Rainforests, most notably tropical rainforests, are particularly vulnerable to global warming.  There are a number of effects which may occur, but two are particularly concerning.  Firstly, the drier vegetation may cause total collapse of the rainforest ecosystem.  For example, the Amazon rainforest would tend to be replaced by caatinga ecosystems.  Further, even tropical rainforests ecosystems which do not collapse entirely may lose significant proportions of their stored carbon as a result of drying, due to changes in vegetation.

Forest fires

The IPCC Fourth Assessment Report predicts that many mid-latitude regions, such as Mediterranean Europe, will experience decreased rainfall and an increased risk of drought, which in turn would allow forest fires to occur on larger scale, and more regularly. This releases more stored carbon into the atmosphere than the carbon cycle can naturally re-absorb, as well as reducing the overall forest area on the planet, creating a positive feedback loop. Part of that feedback loop is more rapid growth of replacement forests and a northward migration of forests as northern latitudes become more suitable climates for sustaining forests. There is a question of whether the burning of renewable fuels such as forests should be counted as contributing to global warming.  Cook & Vizy also found that forest fires were likely in the Amazon Rainforest, eventually resulting in a transition to Caatinga vegetation in the Eastern Amazon region.

Desertification

Desertification is a consequence of global warming in some environments.  Desert soils contain little humus, and support little vegetation.  As a result, transition to desert ecosystems is typically associated with excursions of carbon.

Modelling results

The global warming projections contained in the IPCC's Fourth Assessment Report (AR4) include carbon cycle feedbacks. Authors of AR4, however, noted that scientific understanding of carbon cycle feedbacks was poor. Projections in AR4 were based on a range of greenhouse gas emissions scenarios, and suggested warming between the late 20th and late 21st century of 1.1 to 6.4 °C. This is the "likely" range (greater than 66% probability), based on the expert judgement of the IPCC's authors. Authors noted that the lower end of the "likely" range appeared to be better constrained than the upper end of the "likely" range, in part due to carbon cycle feedbacks. The American Meteorological Society has commented that more research is needed to model the effects of carbon cycle feedbacks in climate change projections.

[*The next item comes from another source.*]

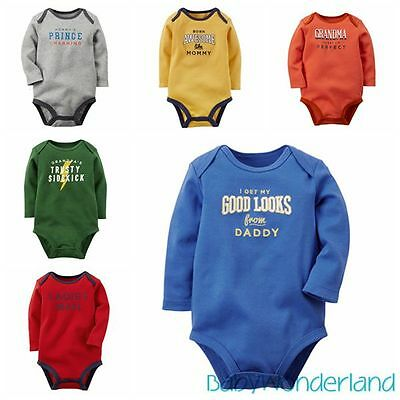 Baby Boys Embroidere Long Sleeves Cotton One Piece Jumpsuit Romper Size 0-2Years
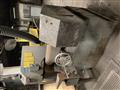 CINCINNATI SPL 926-515-8 Single End Grinder, sn 250082.JPG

Isaken et al. (2010) considered how future methane release from the Arctic might contribute to global warming. Their study suggested that if global methane emissions were to increase by a factor of 2.5 to 5.2 above (then) current emissions, the indirect contribution to radiative forcing would be about 250% and 400% respectively, of the forcing that can be directly attributed to methane. This amplification of methane warming is due to projected changes in atmospheric chemistry.

Schaefer et al. (2011) considered how carbon released from permafrost might contribute to global warming. Their study projected changes in permafrost based on a medium greenhouse gas emissions scenario (SRES A1B). According to the study, by 2200, the permafrost feedback might contribute 190 (+/- 64) gigatons of carbon cumulatively to the atmosphere. Schaefer et al. (2011) commented that this estimate may be low.

Implications for climate policy

Uncertainty over climate change feedbacks has implications for climate policy. For instance, uncertainty over carbon cycle feedbacks may affect targets for reducing greenhouse gas emissions. Emissions targets are often based on a target stabilization level of atmospheric greenhouse gas concentrations, or on a target for limiting global warming to a particular magnitude. Both of these targets (concentrations or temperatures) require an understanding of future changes in the carbon cycle. If models incorrectly project future changes in the carbon cycle, then concentration or temperature targets could be missed. For example, if models underestimate the amount of carbon released into the atmosphere due to positive feedbacks (e.g., due to melting permafrost), then they may also underestimate the extent of emissions reductions necessary to meet a concentration or temperature target.

Cloud feedback 

Warming is expected to change the distribution and type of clouds. Seen from below, clouds emit infrared radiation back to the surface, and so exert a warming effect; seen from above, clouds reflect sunlight and emit infrared radiation to space, and so exert a cooling effect. Whether the net effect is warming or cooling depends on details such as the type and altitude of the cloud. Low clouds tend to trap more heat at the surface and therefore have a positive feedback, while high clouds normally reflect more sunlight from the top so they have a negative feedback. These details were poorly observed before the advent of satellite data and are difficult to represent in climate models. Global climate models were showing a near-zero to moderately strong positive net cloud feedback, but the effective climate sensitivity has increased substantially in the latest generation of global climate models. Differences in the physical representation of clouds in models drive this enhanced climate sensitivity relative to the previous generation of models.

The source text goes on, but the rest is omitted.